Greengrass’s directorial style is nearly identical to the flare for camera movement and editing he brought o the Bourne films, Green Zone, and United 93 with quick, though non-chaotic cutting of action sequences, fast push-ins, handheld cameras. What all these films have in common are sequences involving coordination of multiple parties and agencies, the use of technology, computers, scopes, tracking devices, and wiretaps to lay out the movement and positioning of characters entering dangerous situations. He makes these otherwise indecipherable scenes that are commonly loaded with badly scripted jargon and sound bites seem entirely convincing. His actors, whether they are air traffic controllers wondering why United flight 93 is off course, CIA spies using all sources to track a man who knows how to disappear, or Navy SEALS planning a deadly attack on a small lifeboat to free a cargo ship captain are always portrayed as consummate professionals and totally in command. When you consider the number of balls he’s got to keep in the air so that the audience never gets lost, you realize just how skilled he is.

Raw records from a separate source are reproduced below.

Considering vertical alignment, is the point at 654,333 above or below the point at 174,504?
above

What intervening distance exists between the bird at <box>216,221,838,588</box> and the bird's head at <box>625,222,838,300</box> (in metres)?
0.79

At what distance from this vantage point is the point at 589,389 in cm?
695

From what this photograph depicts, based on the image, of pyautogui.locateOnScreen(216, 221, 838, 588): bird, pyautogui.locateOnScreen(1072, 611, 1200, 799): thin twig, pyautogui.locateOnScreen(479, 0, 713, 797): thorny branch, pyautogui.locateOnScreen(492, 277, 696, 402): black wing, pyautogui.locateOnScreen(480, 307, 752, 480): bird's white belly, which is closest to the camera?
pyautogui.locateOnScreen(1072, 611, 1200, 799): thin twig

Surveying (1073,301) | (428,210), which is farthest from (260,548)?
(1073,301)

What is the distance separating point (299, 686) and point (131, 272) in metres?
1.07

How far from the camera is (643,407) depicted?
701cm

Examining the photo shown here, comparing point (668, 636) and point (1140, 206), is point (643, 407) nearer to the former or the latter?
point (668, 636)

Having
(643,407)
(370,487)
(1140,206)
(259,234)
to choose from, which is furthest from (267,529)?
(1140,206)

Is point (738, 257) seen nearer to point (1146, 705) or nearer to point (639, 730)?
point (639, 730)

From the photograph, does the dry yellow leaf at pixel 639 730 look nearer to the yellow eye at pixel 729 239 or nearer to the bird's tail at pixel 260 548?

It’s a hell of a thing to be the man in charge in a situation that carries great potential peril. To be responsible for others, to be the man they’re looking to for the decisions. Richard Phillips was that man and though he probably never thought of himself as a hero and never really considered how he would react or what decisions he would make under such duress, it’s clear from the outcome of this real life event that he maintained unbelievable composure and managed to get his crew out of harm’s way while putting his own safety in great jeopardy by abandoning ship with the pirates in a lifeboat. Hanks never gives the game away, he never reveals what he’s really feeling. He knows how to hold the Muse’s attention and keep him believing that he’ll get what he wants if he just keeps calm. I sat wondering through the whole film when the big dramatic event would arrive. Where was the scene of Phillips getting a moment to tell his first mate that he’s scared and blah, blah, blah. But Ray’s screenplay holds it all until the crisis is over, a time when Phillips’ personal crisis is just beginning. Greengrass’s decision to hold onto that medical examination for such an extended time was perhaps the best decision he made because it sells the film. You have to wait two hours to get there, but man is it worth it.